§ Source extract
====

Exemplarily, locking ends 330 of the latches 300 of the same tower 260 are directly adjacent to each other in the transverse direction Y-Y. No other components are provided between adjacent locking ends 330 on this tower 260. In order to be adapted to existing standard DDR5 connectors, the transverse dimension of the locking ends 330 cannot be reduced indefinitely. In this case, the locking ends 330 of the same tower 260 directly adjacent to each other can reduce the transverse dimension of the insulating housing 200. Optionally, there may be a certain gap between adjacent locking ends 330 to allow one of the latches 300 to pivot without impacting an adjacent latch 300. And the overall dimension of these locking ends 330 matches the dimension of this tower 260 in the transverse direction Y-Y. This configuration aims to minimize the transverse dimension of the insulating housing 200.
Exemplarily, a plurality of recessed chambers 261 may be disposed in each tower 260 that are in one-to-one correspondence with the plurality of slots 210, as shown in FIGS. 11-12 . A first projection 262 may be provided on the sidewall of each of the plurality of recessed chamber 261. The connecting portion 340 of each latch 300 may be provided with a lug 341. The lug 341 may include a second projection 342. When the latch 300 is in the locked position, the lug 341 thereof is inserted into the corresponding recessed chamber 261. The second projection 342 may be engaged to the first projection 262 such that the corresponding latch 300 is disposed in the insulating housing 200. With this configuration, the latch 300 can be retained in the locked position after being disposed in the insulating housing 200, which can improve the connection stability of the add-in card 920 with the card edge connector 100.
Exemplarily, each recessed chamber 261 extends to the corresponding slot 210 in the longitudinal direction X-X. Heat dissipation can thereby be enhanced. The latch 300 may be provided with a heat dissipation hole 350, as shown in FIGS. 8 and 15 , and heat generated by the add-in card 920 may be diffused to the outside via the heat dissipation hole 350. Since the space between adjacent add-in cards 920 inserted into a card edge connector 100 is smaller, connecting the recessed chamber 261 with the corresponding slot 210 and latch mounting recess 230 can increase the sectional area of the recessed chamber 261 perpendicular to the longitudinal direction X-X, and thus to enhance its heat dissipation performance. Optionally, due to the larger sectional area of the recessed chamber 261, the mechanical strength of the tower 260 may be reduced. In this case, the reinforcing member 500 is particularly important. The ends of the plurality of slots 210 all extend into the reinforcing members 500, which may enable the reinforcing members 500 to provide reinforcement to the towers 260 in the transverse direction Y-Y, thereby ensuring the mechanical strength of the towers 260.

====

§ Extracted entries
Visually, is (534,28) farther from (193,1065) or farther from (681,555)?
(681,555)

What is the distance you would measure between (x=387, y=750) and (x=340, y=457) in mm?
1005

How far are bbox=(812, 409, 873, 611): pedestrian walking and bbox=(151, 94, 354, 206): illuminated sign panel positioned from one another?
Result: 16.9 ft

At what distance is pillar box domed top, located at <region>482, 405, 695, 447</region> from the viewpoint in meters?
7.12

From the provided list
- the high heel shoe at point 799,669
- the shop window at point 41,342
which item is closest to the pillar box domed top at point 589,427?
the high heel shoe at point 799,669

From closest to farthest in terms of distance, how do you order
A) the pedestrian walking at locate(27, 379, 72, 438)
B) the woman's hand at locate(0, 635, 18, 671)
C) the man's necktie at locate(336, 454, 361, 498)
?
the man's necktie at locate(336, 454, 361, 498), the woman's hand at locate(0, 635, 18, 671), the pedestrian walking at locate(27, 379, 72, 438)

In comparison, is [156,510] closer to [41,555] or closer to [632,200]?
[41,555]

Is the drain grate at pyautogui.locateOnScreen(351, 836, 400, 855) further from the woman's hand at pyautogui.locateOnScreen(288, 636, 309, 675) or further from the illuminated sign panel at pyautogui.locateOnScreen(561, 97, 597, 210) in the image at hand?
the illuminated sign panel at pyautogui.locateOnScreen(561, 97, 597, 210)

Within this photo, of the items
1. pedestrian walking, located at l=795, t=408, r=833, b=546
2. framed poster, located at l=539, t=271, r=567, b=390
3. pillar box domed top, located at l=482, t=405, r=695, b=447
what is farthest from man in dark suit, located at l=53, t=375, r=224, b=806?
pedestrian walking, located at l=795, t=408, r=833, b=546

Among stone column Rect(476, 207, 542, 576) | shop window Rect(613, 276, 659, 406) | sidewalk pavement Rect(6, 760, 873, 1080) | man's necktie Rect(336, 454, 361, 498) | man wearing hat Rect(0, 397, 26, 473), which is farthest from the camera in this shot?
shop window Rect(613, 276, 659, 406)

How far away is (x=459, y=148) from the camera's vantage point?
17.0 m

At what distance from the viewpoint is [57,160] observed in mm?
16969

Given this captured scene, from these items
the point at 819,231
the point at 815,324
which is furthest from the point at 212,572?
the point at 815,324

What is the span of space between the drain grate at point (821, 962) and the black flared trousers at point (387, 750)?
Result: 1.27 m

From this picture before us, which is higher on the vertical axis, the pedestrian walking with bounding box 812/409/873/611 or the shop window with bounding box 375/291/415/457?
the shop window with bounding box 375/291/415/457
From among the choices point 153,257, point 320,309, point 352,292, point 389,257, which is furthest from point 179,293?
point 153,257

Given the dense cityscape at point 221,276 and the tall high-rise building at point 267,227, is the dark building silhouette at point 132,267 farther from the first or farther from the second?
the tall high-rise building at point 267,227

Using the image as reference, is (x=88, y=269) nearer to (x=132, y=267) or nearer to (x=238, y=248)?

====

§ What you will do
A) Decide whether each statement agrees with the connector passage, answering yes or no and quoting the words that settle it: (i) other components are placed between adjacent locking ends on a tower; (ii) the lug of each latch may include a second projection; (iii) the larger sectional area of a recessed chamber may lower the mechanical strength of the tower.
B) Pick up the connector passage after its final sentence and write the next part.

§ Responses per task
A)
(i) No: "No other components are provided between adjacent locking ends 330 on this tower 260."
(ii) Yes: "The lug 341 may include a second projection 342."
(iii) Yes: "due to the larger sectional area of the recessed chamber 261, the mechanical strength of the tower 260 may be reduced."

B)
The inventors have also recognized and appreciated designs for a mounting interface between a connector and a circuit board that can improve signal integrity when dense signals are transmitted at high speed. The techniques described herein may enable narrower terminals being soldered to bigger contact pads, which can better match the impedance of the connector to a memory card inserted in a slot of the connector (and/or the circuit board to which the connector is mounted). Better impedance match can enable the connector to operate at higher speeds and/or with leass signal distortion and therefore improve signal integrity. Further, having circular contact pads on the printed circuit board can provide more flexibility for routing from the pads. Exemplarily, the card edge connector 100 may further include a plurality of solder balls 600, as shown in FIGS. 17-18 . Each of the plurality of solder balls 600 may be connected to the mounting end 420 of a corresponding conductive element 400. The mounting end 420 may be soldered to the contact pad 913 on the first printed circuit board 910 via the solder ball 600. In this way, the add-in card 920 may be electrically connected to the first printed circuit board 910 via the card edge connector 100. The solder ball 600 may be made of any suitable metallic materials, such as tin. Compared to an SMT process by which a standard DDR5 connector is soldered to the pads on the motherboard, Ball Grid Array (BGA) technology may reduce a transverse dimension occupied by the mounting ends 420 within the footprint 911 on the first printed circuit board 910. The space between adjacent slots 210 in the card edge connector 100 can be further reduced. As previously described, two rows of conductive elements 400 are disposed in the inner wall 270 between adjacent slots 210, and the transverse dimension of the mounting ends 420 of the two rows of conductive elements 400 has a direct impact on the transverse dimension of the card edge connector 100.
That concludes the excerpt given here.